Front row, from left to right
- Activated Charcoal – To help bind during excessive vomiting and diarrhea.
- Aloe Vera Pills – We purchased these pills from a healer in Cape Verde back in 2013 and yes, they are still effective and strong. We use them for more severe gastrointestinal issues.
- Advil – Definitely not my first choice, but admittedly good to have on deck when we run out of our natural remedies, don’t have the proper one or can’t get access to a better alternative.
- Two tea blends – I honestly don’t remember what herbs are in these tins, something delicious I’m sure for when I want to enjoy a hot beverage. I’ll pull these out on the plane or in the evening before going to bed.

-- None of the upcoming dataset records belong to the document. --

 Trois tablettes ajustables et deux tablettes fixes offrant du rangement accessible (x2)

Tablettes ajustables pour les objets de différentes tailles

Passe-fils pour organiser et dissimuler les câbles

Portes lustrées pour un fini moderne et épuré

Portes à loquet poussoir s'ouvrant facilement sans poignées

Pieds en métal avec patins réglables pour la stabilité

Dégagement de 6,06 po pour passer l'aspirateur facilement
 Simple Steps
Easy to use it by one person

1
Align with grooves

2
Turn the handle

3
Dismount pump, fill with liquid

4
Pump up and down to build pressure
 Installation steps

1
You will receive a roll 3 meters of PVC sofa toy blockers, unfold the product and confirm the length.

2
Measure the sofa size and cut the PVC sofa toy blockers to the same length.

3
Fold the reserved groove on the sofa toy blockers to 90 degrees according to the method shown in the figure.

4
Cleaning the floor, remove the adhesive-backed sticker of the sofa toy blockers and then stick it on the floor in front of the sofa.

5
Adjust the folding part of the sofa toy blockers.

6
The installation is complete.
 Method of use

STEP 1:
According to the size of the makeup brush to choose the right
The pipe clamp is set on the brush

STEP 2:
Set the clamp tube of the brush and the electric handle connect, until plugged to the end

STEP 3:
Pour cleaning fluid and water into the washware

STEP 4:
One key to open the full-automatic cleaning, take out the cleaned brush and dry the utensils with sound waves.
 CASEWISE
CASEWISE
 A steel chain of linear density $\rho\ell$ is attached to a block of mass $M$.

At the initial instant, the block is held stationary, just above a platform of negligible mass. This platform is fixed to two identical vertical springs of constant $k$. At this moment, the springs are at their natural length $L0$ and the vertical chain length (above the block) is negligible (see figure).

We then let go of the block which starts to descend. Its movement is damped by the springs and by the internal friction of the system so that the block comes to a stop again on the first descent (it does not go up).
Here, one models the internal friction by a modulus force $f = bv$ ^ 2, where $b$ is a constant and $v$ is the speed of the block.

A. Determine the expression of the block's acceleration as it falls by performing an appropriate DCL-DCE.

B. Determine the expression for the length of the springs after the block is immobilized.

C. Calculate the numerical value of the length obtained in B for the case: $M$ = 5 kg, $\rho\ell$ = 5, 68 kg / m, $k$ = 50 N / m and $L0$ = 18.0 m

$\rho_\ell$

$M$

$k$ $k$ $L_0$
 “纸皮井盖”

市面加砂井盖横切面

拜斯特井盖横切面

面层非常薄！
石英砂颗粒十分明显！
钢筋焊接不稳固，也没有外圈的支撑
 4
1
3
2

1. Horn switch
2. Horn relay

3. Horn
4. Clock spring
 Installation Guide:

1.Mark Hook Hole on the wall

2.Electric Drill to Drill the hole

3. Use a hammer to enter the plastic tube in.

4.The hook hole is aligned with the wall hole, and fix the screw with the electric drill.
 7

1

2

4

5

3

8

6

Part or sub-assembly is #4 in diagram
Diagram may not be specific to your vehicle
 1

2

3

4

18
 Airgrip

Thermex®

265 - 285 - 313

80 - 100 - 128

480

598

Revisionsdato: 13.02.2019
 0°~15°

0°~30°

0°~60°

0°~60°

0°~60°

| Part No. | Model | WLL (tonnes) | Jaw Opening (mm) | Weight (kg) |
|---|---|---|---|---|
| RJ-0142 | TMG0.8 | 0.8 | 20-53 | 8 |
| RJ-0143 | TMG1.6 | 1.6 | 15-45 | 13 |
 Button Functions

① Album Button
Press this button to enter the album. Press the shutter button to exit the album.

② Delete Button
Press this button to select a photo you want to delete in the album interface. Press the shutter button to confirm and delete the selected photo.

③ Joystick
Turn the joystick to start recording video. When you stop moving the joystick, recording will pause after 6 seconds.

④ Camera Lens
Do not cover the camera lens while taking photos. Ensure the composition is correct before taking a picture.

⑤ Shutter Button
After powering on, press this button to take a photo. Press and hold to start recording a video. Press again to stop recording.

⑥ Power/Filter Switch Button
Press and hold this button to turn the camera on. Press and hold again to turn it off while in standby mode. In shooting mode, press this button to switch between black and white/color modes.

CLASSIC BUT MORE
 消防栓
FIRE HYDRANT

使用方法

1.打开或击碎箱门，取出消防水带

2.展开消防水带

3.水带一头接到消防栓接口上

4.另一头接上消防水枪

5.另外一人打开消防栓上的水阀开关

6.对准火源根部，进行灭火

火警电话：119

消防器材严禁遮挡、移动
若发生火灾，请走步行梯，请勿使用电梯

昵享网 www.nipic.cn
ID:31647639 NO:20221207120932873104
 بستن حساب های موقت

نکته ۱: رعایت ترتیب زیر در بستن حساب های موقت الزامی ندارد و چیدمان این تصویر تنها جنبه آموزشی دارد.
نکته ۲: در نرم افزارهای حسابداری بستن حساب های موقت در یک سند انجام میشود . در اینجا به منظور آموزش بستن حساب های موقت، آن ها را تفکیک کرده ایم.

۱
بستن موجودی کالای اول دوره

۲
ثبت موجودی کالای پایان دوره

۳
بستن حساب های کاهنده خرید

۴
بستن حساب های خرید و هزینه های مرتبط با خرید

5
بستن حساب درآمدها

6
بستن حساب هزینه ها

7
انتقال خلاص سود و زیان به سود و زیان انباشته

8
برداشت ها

- Cayenne Pepper – Excellent hemostatic herb and my go-to for small cuts.
- Muscle Rub – Not as strong as Tiger Balm, so it’s perfect for Niles if he falls.
- Salt and Baking Soda Toothpaste – Simple and effective tooth powder recipe that alkalinizes the mouth and is antibacterial.
- Iwilla Remedy Smile Lip Balm Speckled Blood Orange – Can’t leave home without it.
- Eyebright – This herb is most commonly used for eye problems, as its name suggests and we have used it for conjunctivitis with success. I’ve found that it’s also an excellent remedy for the sinuses and we use it for sinus infections and congestion. It is also very gentle, thus perfect for Niles.
- Chamomile – I have fond memories of drinking Chamomile as a child; it’s probably the first herb I turn to for comfort and calm for the whole family.
- Tea ball, tea bags and droppers – All the tools we need to administer the medicine.